好妹妹,当初是你非要抢走这个“好男人”。
是你费尽心机,哭闹耍赖,硬要父母替你和我换亲。
既然你那么喜欢,那就由你去吧。
这一世,她要连本带利,全讨回来!
眼看周文琪这边不吃她那一套,软硬兼施都没能动摇对方分毫。
周秀芹只得转头就去找周家父母。
她在林建国那儿没捞着好处,反而被冷落、被敷衍,但嘴皮子倒是练得越来越溜。
她学会了察言观色,懂得如何用甜言蜜语打动人心。
这回,她挽着周国强的手臂,声音娇软,语气亲昵。
她拍着胸脯,信誓旦旦地保证。
“爸,妈,你们放心!等我和建国在城里站稳脚跟,赚了大钱,一定第一时间接你们去深城享福!到时候,给你们买带花园的大房子,前有草坪,后有花坛,屋里冬暖夏凉,出门就是商场和公园!”
“以后你们的养老全包在我身上!吃穿不愁,看病不愁,想旅游就旅游,想打牌就打牌。

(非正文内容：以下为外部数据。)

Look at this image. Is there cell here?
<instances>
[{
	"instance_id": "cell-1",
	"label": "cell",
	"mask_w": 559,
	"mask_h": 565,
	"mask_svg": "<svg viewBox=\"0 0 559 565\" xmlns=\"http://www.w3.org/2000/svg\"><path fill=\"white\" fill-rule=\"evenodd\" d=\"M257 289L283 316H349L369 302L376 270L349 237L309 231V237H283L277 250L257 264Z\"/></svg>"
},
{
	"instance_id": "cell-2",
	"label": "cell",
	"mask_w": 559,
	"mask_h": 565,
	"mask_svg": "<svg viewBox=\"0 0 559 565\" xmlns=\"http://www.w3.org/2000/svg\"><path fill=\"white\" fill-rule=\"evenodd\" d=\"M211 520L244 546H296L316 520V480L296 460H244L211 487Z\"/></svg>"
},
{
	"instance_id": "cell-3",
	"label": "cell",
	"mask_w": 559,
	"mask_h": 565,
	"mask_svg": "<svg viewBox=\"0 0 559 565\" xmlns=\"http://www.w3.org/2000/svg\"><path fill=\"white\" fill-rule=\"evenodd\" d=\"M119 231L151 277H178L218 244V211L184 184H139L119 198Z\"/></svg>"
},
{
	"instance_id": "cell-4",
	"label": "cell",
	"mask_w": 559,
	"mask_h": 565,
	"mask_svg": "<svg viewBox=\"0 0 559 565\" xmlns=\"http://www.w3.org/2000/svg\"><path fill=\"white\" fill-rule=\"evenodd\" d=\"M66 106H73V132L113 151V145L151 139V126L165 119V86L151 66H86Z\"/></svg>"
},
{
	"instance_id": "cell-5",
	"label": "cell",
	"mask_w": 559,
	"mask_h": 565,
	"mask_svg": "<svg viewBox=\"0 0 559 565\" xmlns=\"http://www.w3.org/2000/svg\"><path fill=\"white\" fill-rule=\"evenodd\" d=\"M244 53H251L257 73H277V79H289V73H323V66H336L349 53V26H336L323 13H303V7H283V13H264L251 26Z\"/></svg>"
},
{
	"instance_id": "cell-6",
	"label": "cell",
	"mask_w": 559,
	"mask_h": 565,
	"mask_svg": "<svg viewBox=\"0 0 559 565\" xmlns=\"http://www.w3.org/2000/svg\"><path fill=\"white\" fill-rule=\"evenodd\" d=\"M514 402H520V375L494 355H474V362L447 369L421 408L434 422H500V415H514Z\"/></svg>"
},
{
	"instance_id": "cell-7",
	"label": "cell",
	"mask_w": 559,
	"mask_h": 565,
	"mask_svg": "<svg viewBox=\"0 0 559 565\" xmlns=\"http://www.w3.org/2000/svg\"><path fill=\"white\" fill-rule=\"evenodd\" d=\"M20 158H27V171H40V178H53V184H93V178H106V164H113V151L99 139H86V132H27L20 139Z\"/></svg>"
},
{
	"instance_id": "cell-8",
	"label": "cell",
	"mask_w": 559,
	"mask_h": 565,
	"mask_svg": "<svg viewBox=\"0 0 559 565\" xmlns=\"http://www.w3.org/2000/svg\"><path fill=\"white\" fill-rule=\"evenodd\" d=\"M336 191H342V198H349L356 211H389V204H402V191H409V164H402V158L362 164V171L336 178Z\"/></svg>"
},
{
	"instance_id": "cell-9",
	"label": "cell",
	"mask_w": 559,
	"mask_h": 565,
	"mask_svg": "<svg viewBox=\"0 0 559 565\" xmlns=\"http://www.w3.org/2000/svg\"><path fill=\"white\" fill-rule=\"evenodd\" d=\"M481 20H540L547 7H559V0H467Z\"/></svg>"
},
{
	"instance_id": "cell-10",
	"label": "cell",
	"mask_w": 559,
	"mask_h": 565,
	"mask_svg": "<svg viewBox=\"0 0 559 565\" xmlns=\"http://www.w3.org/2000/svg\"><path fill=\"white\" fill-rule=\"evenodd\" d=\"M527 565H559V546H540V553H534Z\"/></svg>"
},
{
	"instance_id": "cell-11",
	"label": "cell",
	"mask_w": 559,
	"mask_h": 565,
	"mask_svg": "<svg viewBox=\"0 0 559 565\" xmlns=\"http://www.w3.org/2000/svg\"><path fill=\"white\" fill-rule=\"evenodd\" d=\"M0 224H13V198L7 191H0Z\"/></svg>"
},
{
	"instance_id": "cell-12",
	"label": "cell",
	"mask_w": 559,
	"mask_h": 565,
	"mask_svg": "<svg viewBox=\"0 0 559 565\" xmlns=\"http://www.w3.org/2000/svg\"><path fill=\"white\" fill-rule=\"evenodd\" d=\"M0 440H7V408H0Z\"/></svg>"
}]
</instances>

我一定要让你们安享晚年,走得体体面面,风风光光,谁也不敢小瞧咱们周家!”
周国强和林芬就周文琪一个闺女,平时疼都来不及,吃饭时总把最好的菜夹到她碗里,天冷了早早备好厚棉衣。
连她小时候挑食的毛病都记在心里,生怕她饿着、冻着、委屈着。
可这会儿被周秀芹软磨硬泡,又是抹眼泪,又是说“不帮我就只能去借高利贷了”。
再加上海阔天空地描绘一番投资发财的前景,周国强耳朵根子一软,心也就跟着松了。
他犹豫了半晌,叹了口气,竟转身进了屋。
从最里层抽出一个泛黄的蓝布包,布角已经有些磨毛。
“秀芹啊,”他低头摩挲着布包的边角,“这是两万块,是我跟你婶子攒的养老钱,一分一分省下来的,全都交给你了。”